Open sets in continuous function space Let $Y,Z$ Hausdorff spaces, $Y$ compact, let $F\subseteq Z$ closed,  $G \subseteq Y$ open.
Then $\{ f | f^{-1} (F)\subseteq G \} $  is open in $\mathbb{C} (Y,Z) $ with the open-compact topology.
I don't know how to prove this.
 A: $\{ f | f^{-1} (F)\subseteq G \}=\{ f | f(Y\setminus G)\subseteq Z\setminus F\}. $ 
A: The basic idea is Alex' identity:
$$\{ f \mid f^{-1}[F]\subseteq G \}=\{ f \mid f[Y\setminus G]\subseteq Z\setminus F\}$$
Proof: if $f$ is in the left hand set, take $y \in Y \setminus G$ arbitrarily. Then $f(y) \notin F$, or otherwise (by definition) $y \in f^{-1}[F]$ and thus $f(y) \in G$ by $f$ being in the left hand set, contradiction, so $f[Y \setminus G] \subseteq Z \setminus F$, hence $f$ in the right hand set.
If $f$ is in the right hand set, let $y \in f^{-1}[F]$ be arbitrary. If $y \notin G$ we'd have $y \in Y\setminus G$ and so $f(y) \in f[Y\setminus G] \subseteq Z \setminus F$ and so $f(y) \notin F$, contradicting $y \in f^{-1}[F]$. So $y \in G$ and so $f$ is in the left hand set.

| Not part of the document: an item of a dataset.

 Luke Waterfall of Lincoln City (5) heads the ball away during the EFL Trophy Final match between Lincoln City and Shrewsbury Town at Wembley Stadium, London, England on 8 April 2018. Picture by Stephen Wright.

As $Y\setminus G$ is closed in $Y$ and $Y$ is compact, so is $Y\setminus G$. Moreover $Z \setminus F$ is open in $Z$, as $F$ is closed. So the right hand set is by definition open in the compact-open topology on $C(Y,Z)$ and hence so is the set we are interested in.